Judge Cummings found the business groups that filed the case were likely to succeed on their claims that:
- the DOL lacks authority to issue and enforce the rule;
- the rule is arbitrary and capricious;
- the rule violates First Amendment rights to free speech and association;
- the rule violates the due process clause of the Fifth Amendment because it is vague; and
- the DOL failed to follow the rules of the Regulatory Flexibility Act concerning its impact on small businesses.
The temporary injunction will block implementation of the rule while the court decides whether to permanently prevent the DOL from implementing it. Meanwhile, federal courts in Arkansas and Minnesota are considering similar cases. Last week, the Minnesota court refused to enter a temporary injunction, but the plaintiffs in that case are attorneys, and the court determined they did not face substantial threat of irreparable harm to support a temporary injunction. The Texas court noted that the plaintiffs before it were not attorneys, but trade associations, and found that they had shown a substantial threat of irreparable harm. Judge Cummings also noted that there had not been an evidentiary hearing before the Minnesota court, while the Texas court had received testimony. The Arkansas court has not yet ruled on the request for a temporary injunction.

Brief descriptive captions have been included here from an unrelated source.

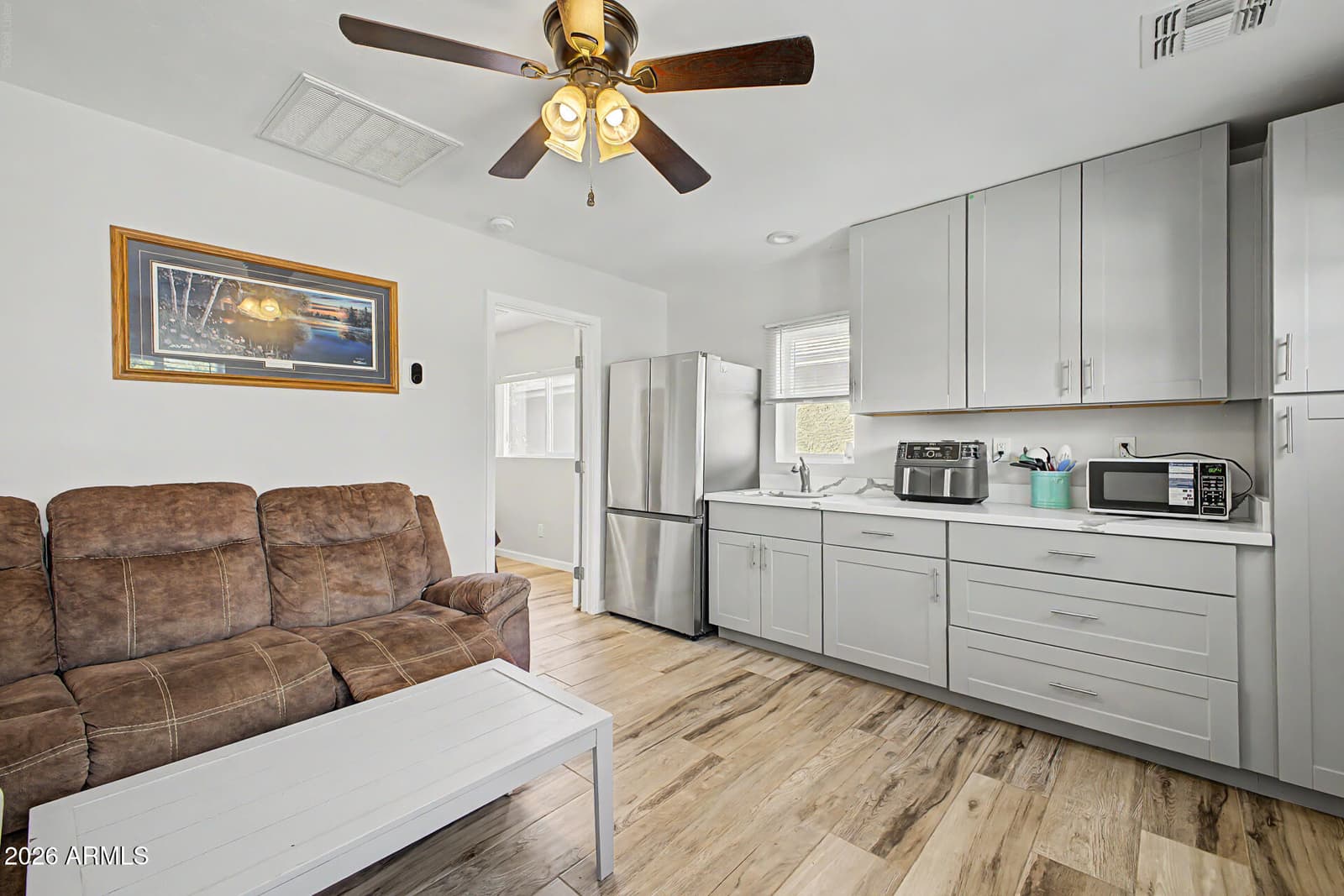 25861 S New Town Drive, Sun Lakes, AZ 85248 — photo 30 of 39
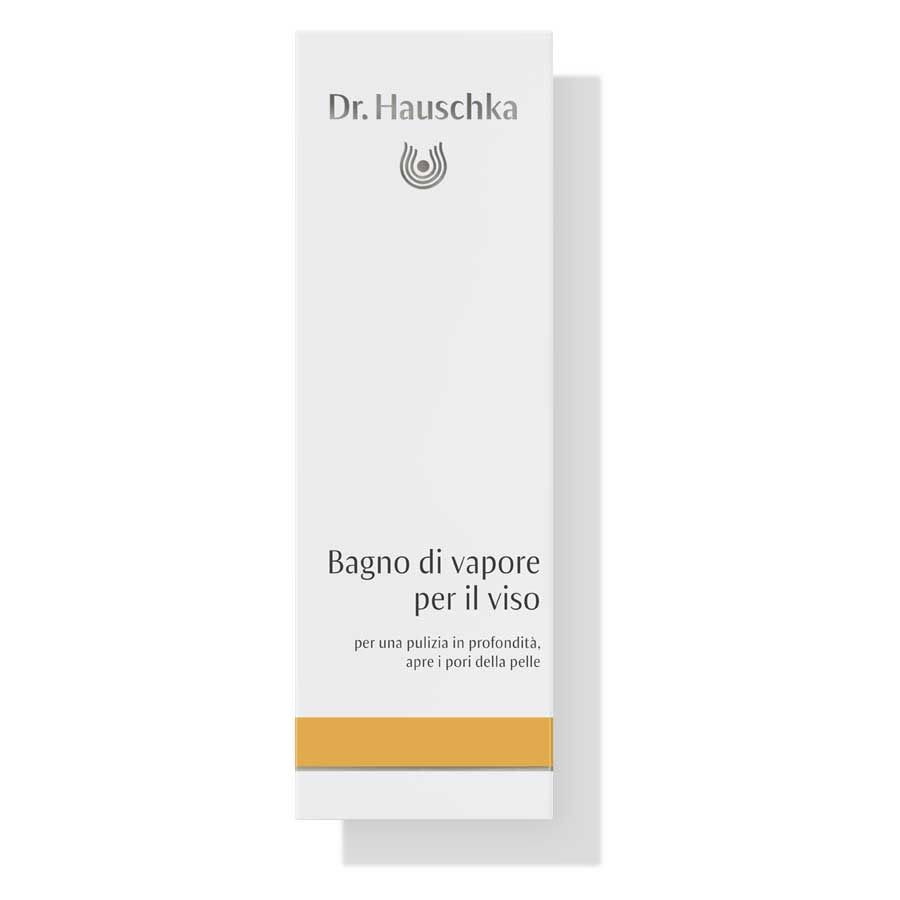 934296854 - Dr Hauschka Bagno Vapore Viso 100ml - 4723059_2.jpg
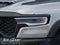 2026 RAM 1500 RAM 1500 RHO CREW CAB 4X4 5'7' BOX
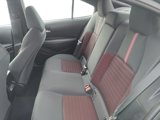 Used 2024 Toyota Corolla SE image 5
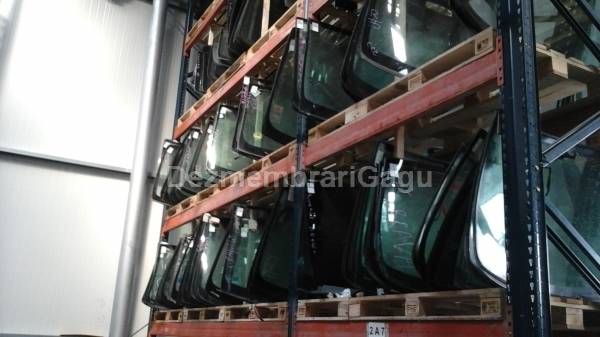 Vand parbriz MERCEDES A-CLASS / W168 (1997-2004)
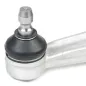 Bras de suspension pour MERCEDES-BENZ- 1403305507, 1403305907, 1403307707, A1403305507, A1403305907 A1403307707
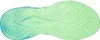 Skechers Vortex 2.0 - Quantroid 400604L-NVBL, Sportschuhe, Produktbild-Vorschau 13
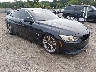 WBA4C9C5XGG****** Salvage and Wrecked 2016 BMW 428i Gran Coupe in Southern New Jersey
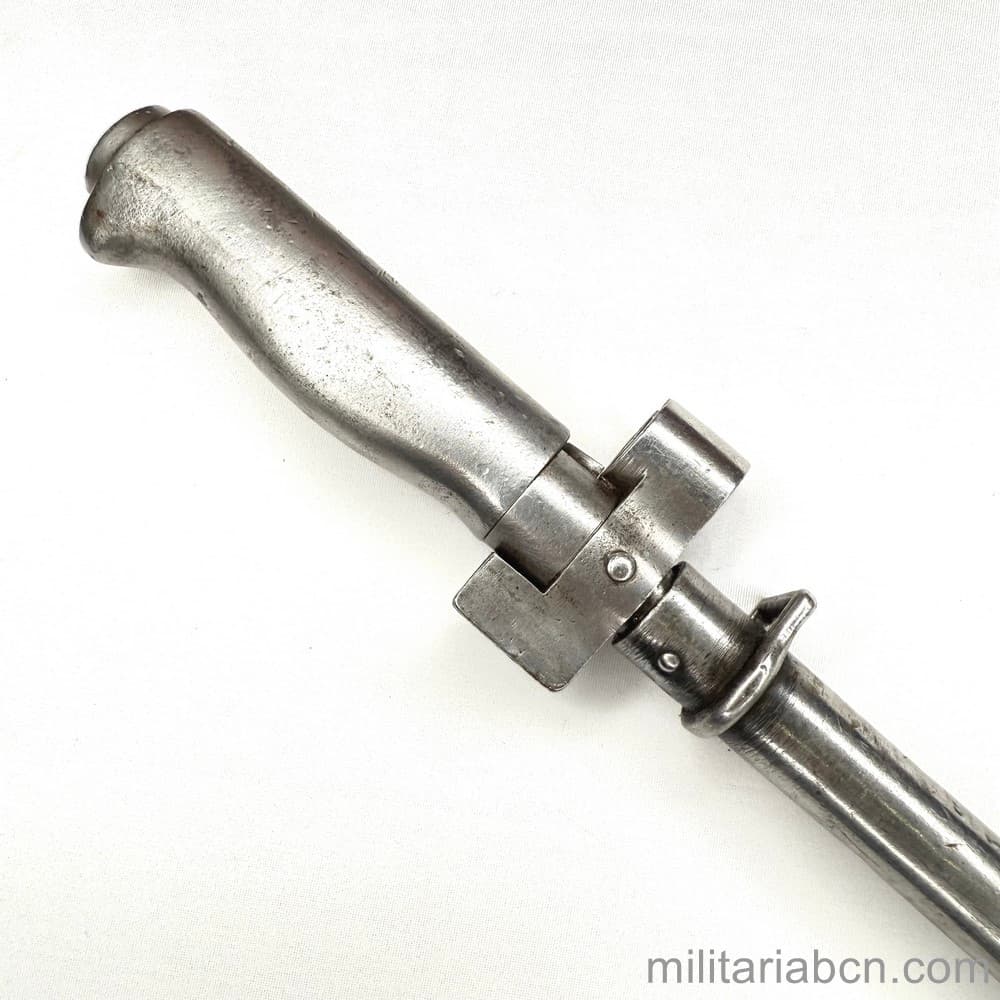 Militaria Barcelona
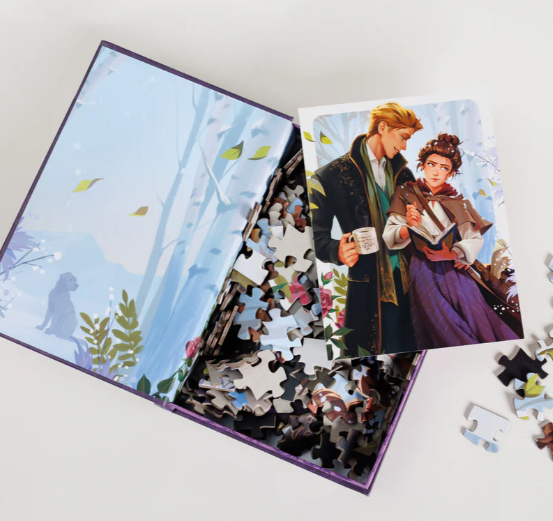 Screenshot 2026-04-24 104514.png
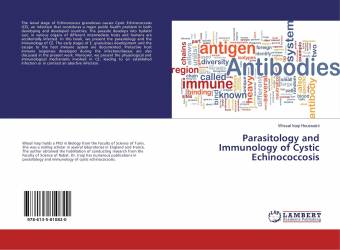 Parasitology and Immunology of Cystic Echinococcosis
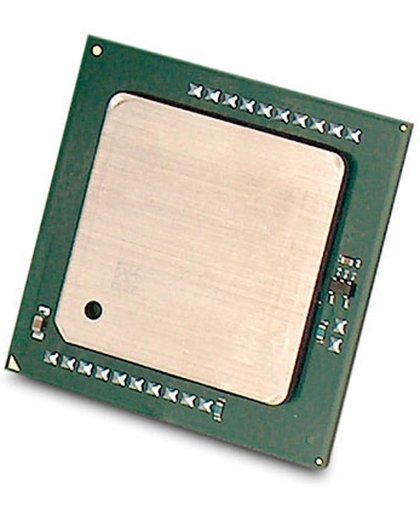 HPE ML350 Gen9 Intel Xeon E5-2620v4 (2.1GHz/8-core/20MB/85W) Processor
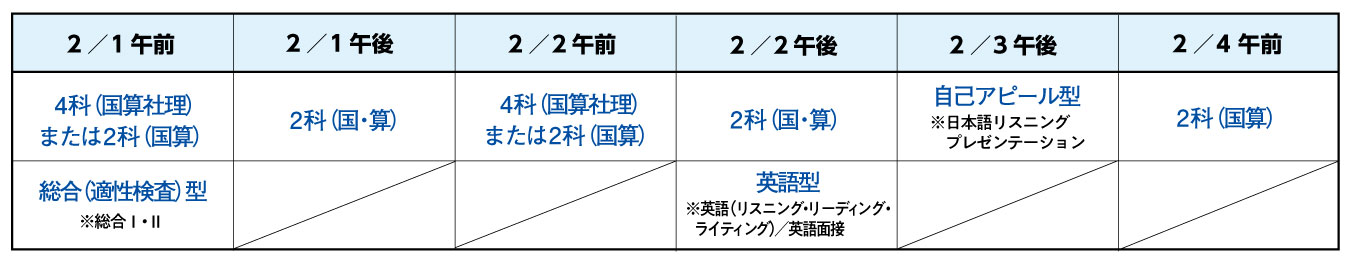 関東学院六浦_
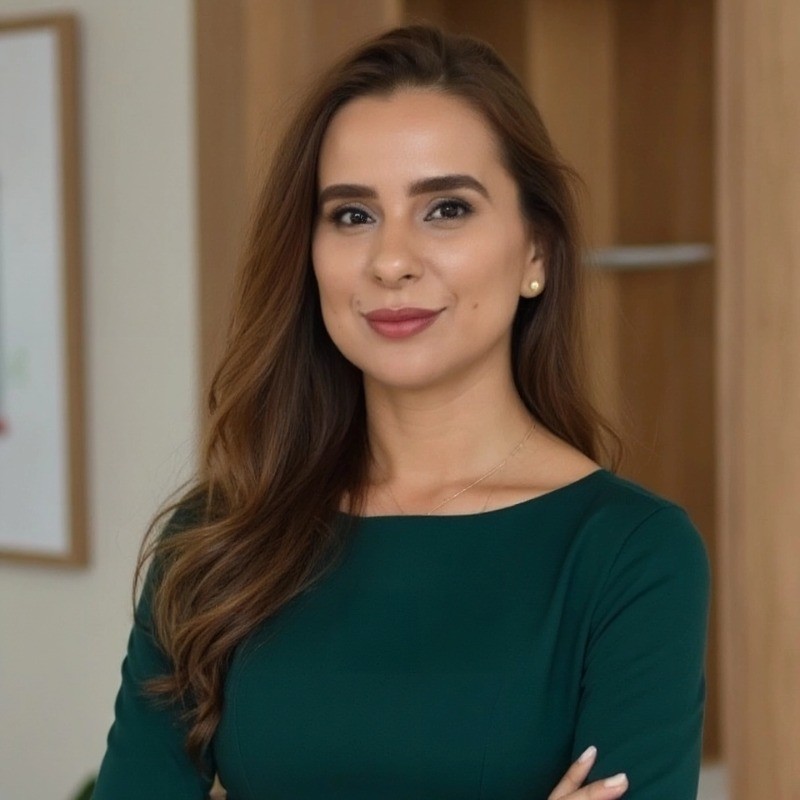 Даяна Маркес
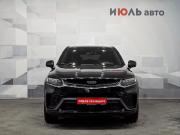 Geely Tugella I Рестайлинг Екатеринбург  - изображение 24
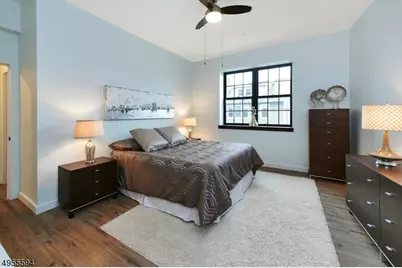 8 Personette St Unit 3 #6, Caldwell, NJ 07006 - Photo 15
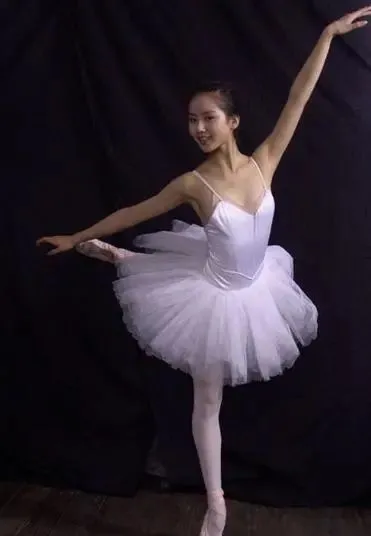 劉詩詩鋒芒暗藏,楊冪肆無忌憚,爭強鬥勝後誰是贏家? 劉詩詩鋒芒暗藏,楊冪肆無忌憚,爭強鬥勝後誰是贏家?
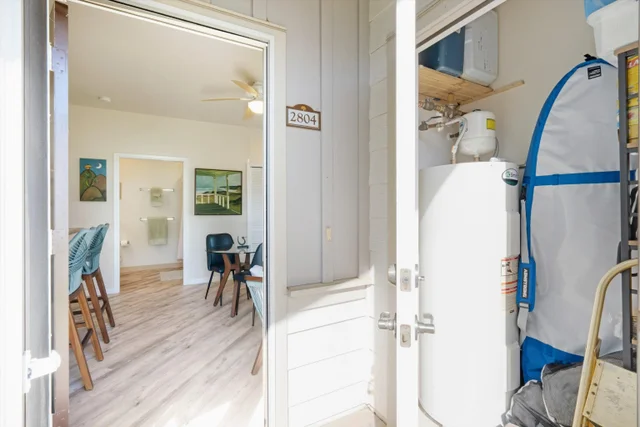 Listing Image for 143 Hoowaiwai Loop 2804 5 of 39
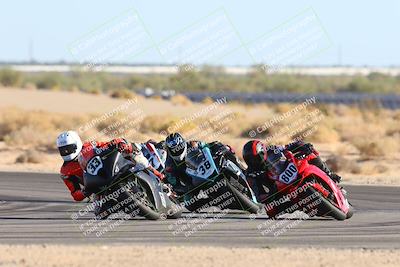 media/Nov-17-2024-CVMA (Sun) [[1fec520723]]/Race 12-Supersport Open/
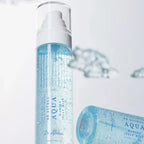 DR. ALTHEA Aqua Marine Jelly Mist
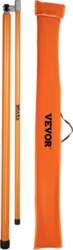 Load Height Measuring Stick, 15 `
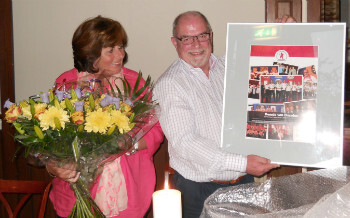 Dennis van Onselen1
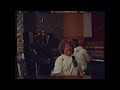 'Real Person' live from the studio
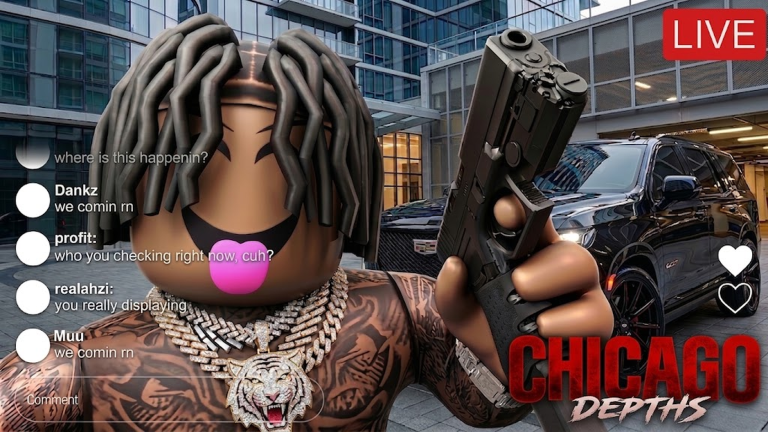 Thumbnail removed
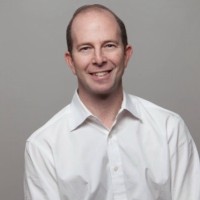 Switchback Capital LLC Employee Nick Barnard's profile photo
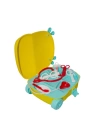 BFS Nessiworld OYD-02613 Valizli Doktor Seti -Oydaş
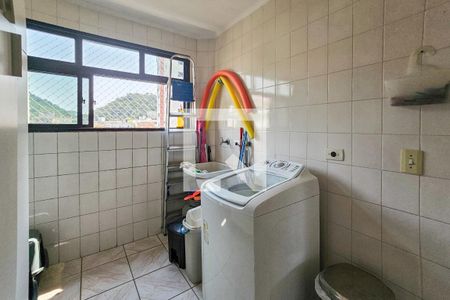 Apartamento para alugar com 210m², 4 quartos e 2 vagasÁrea de Lazer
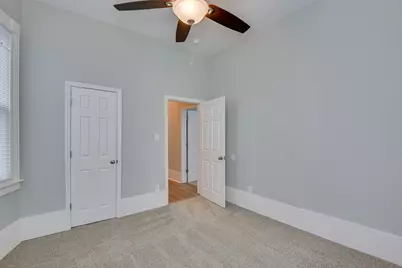 2349 Wrightsboro Road, Augusta, GA 30904 - Photo 44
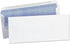 Universal 36101 Self-Seal Business Envelope | Security Tint | #10 | 4 1/8 x 9 1/2 | White | 500/Box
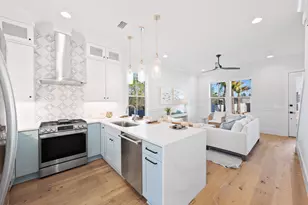 520 S County Hwy 393 S, Santa Rosa Beach, FL 32459 - Photo 5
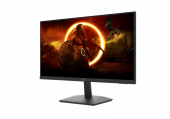 AOC Monitor 27G15N2 27 cali Fast VA 180Hz HDMI DP  - 27G15N2 - Zdjęcie 8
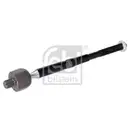 FEBI BILSTEIN 180315 Axialgelenk für MAZDA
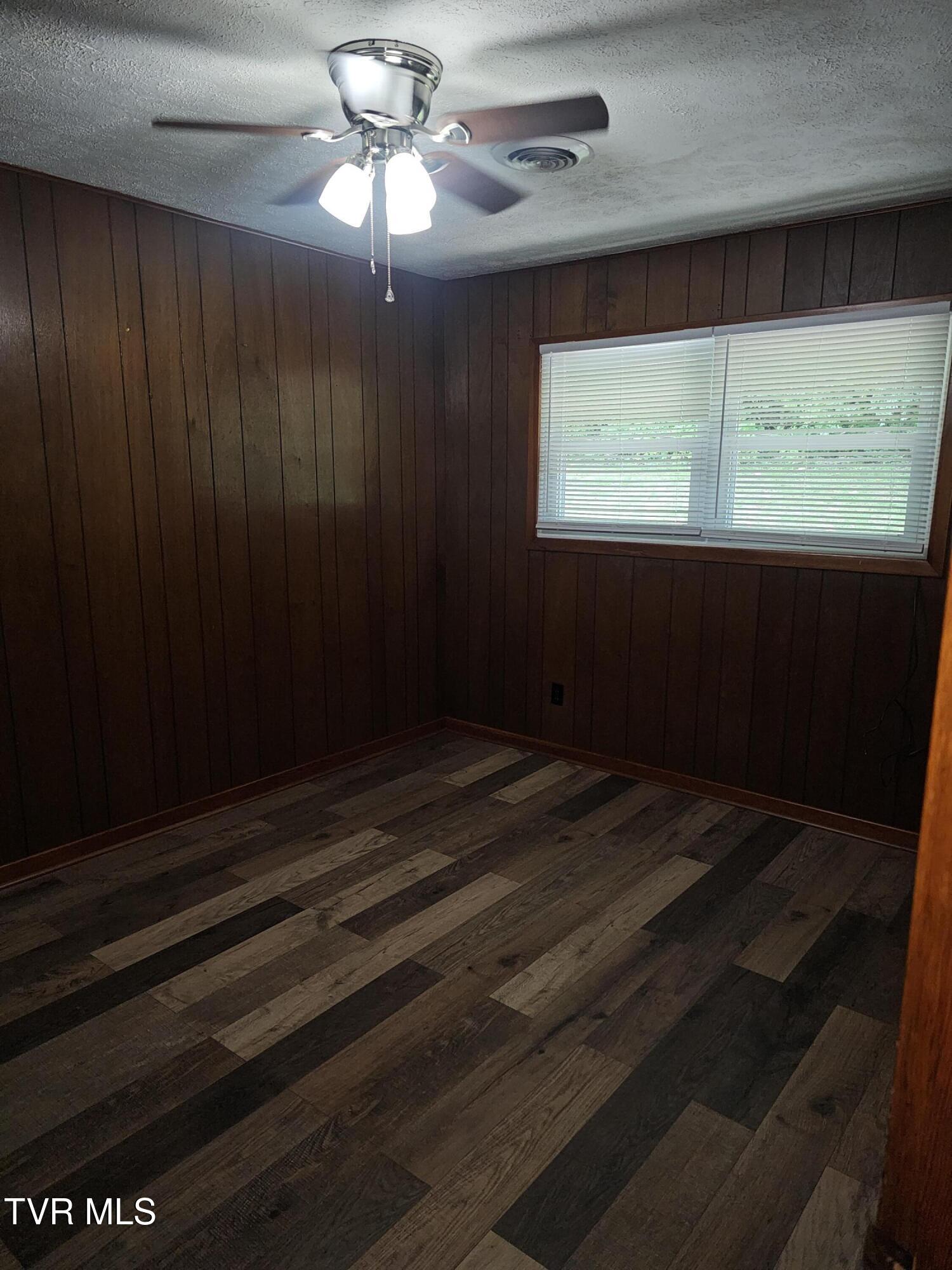 232 Reed Hollow Road, Unit 2 Gate City, VA 24251 - Photo 13 of 17 1000010806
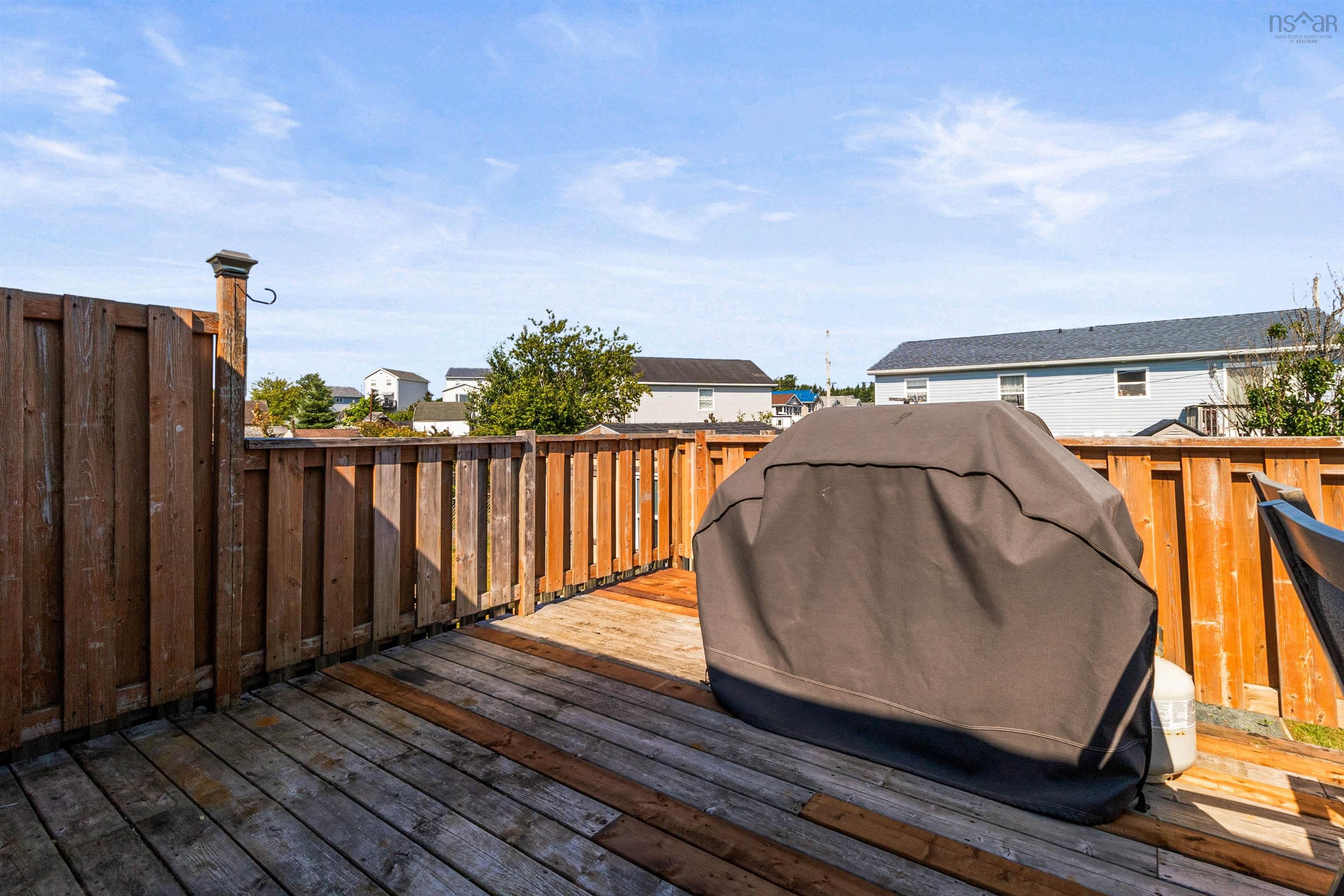 $399,900.00: 182 Melrose Crescent, Eastern Passage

We expect all three cases will move forward to resolve the question of whether the rule should be permanently enjoined. Judge Cummings’ order reveals the court’s opinion that the plaintiffs in that case have strong arguments that the rule is unconstitutional and contrary to statute. Although the Minnesota court did not grant a temporary injunction, and did not find most of the plaintiffs’ arguments to be persuasive, it did note that the plaintiffs were likely to succeed in showing that the DOL lacks authority to issue and enforce the rule. If there is ultimately a split between the respective Circuits, the case could end up before the U.S. Supreme Court.
We will continue to track developments on the Persuader Rule and keep you informed.